What's the config, then? 3DES? https://docs.netgate.com/pfsense/en/latest/releases/2-7-0.html#general

SeaMonkey

@rcoleman-netgate

Mode: Peer to Peer ( SSL/TLS )
Data Ciphers: AES-256-GCM
Digest: SHA256
D-H Params: 2048 bits

edit To be more specific, DNS domain overrides were failing much more frequently in 2.7. Removed the redundant static routes and DNS resolution across the VPN was instantaneous whereas even while working in 2.6, it seemed to take several seconds.

jimp

And so far I haven't seen anyone that has followed my troubleshooting suggestions from earlier in the thread:

https://forum.netgate.com/post/1114468

michaelschefczyk

@jimp I have since rolled back to 2.6.0. I am willing to share config.xml files from before rolling back with netgate. My hardware is supermicro X10SDV-TLN4F which is probably what s in Netgate 1541 1U. For obvious reasons, I would not post such files in the forum.

matt84

I'm holding off upgrading to 2.7 from a working 2.6 config until this issue(s) is/are resolved. I've been following since the start and as a developer myself I was a little surprised the initial redmine ticket by @michaelschefczyk was closed so quickly. Clearly multiple people are having issues with site to site VPNs after the 2.7 upgrade.
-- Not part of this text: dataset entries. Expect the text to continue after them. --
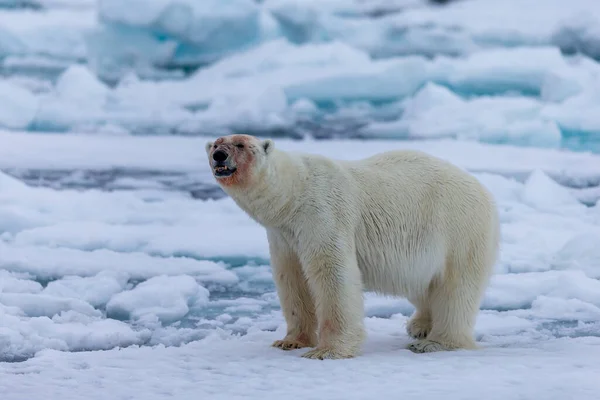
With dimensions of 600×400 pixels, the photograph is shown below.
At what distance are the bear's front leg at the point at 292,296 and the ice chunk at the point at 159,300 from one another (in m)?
0.85

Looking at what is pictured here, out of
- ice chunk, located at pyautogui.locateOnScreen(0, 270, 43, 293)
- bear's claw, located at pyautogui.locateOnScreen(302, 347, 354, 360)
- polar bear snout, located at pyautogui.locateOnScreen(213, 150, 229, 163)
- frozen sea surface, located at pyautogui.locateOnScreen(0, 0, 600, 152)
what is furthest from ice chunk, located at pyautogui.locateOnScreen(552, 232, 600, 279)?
frozen sea surface, located at pyautogui.locateOnScreen(0, 0, 600, 152)

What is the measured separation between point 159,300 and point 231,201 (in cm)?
288

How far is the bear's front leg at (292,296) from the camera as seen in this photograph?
3.66m

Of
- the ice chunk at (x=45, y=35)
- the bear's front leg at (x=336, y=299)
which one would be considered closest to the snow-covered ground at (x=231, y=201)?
the bear's front leg at (x=336, y=299)

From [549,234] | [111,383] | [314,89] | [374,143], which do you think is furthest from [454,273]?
[314,89]

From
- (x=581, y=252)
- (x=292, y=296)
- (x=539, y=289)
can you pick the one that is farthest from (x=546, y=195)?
(x=292, y=296)

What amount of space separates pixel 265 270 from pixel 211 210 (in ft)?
5.70

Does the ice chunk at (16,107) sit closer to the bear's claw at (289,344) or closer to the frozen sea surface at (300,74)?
the frozen sea surface at (300,74)

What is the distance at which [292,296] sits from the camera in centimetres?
369

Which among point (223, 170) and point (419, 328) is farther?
point (419, 328)

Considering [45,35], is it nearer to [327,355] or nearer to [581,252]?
[581,252]

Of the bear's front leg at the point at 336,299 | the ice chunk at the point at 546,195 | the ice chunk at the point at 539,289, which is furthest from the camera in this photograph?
the ice chunk at the point at 546,195

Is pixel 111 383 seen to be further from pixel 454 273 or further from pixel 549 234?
pixel 549 234

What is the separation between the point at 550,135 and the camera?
35.2ft
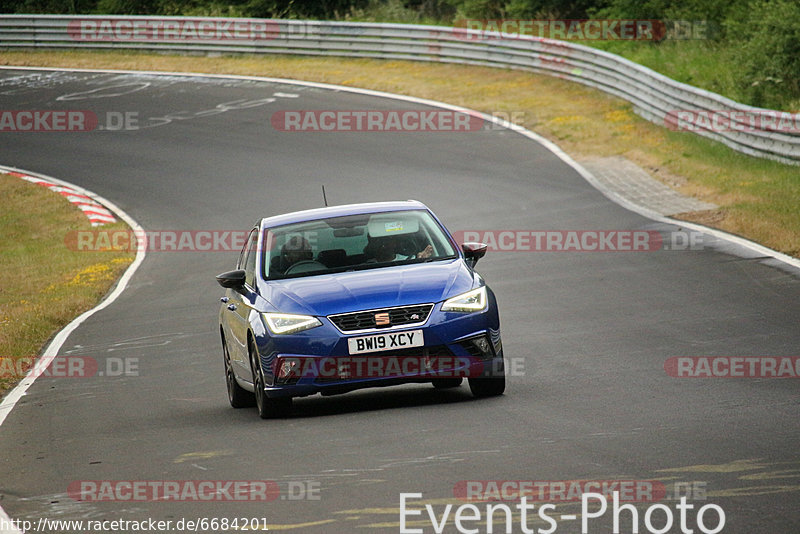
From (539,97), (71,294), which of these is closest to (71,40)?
(539,97)

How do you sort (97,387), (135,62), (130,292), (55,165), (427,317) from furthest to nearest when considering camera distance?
(135,62), (55,165), (130,292), (97,387), (427,317)

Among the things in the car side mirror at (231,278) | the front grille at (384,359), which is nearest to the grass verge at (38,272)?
the car side mirror at (231,278)

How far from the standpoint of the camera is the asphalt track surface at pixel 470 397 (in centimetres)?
709

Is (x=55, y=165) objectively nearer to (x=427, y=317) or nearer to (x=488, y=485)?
(x=427, y=317)

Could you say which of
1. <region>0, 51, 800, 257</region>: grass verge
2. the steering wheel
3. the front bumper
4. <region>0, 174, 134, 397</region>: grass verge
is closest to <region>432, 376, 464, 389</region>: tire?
the front bumper

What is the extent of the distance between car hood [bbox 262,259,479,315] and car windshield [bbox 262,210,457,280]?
235 mm

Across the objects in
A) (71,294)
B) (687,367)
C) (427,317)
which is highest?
(427,317)

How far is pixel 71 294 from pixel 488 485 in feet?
45.7

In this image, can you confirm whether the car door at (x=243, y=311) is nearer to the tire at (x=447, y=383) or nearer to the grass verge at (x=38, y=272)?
the tire at (x=447, y=383)

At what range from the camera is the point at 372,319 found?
31.6ft

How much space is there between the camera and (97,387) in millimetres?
12961

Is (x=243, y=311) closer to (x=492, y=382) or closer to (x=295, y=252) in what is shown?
(x=295, y=252)

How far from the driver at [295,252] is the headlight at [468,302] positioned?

Clearly something has changed. Even if everyone's issue(s) turns out to be a misconfiguration that somehow worked in 2.6 but no longer in 2.7, it would be good to know and have documented why this is no longer the case. Just like the PHP upgrade warning to uninstall packages prior to upgrade.

If people are willing to share their configs, is this something that can be run up in a dev/test environment by Netgate?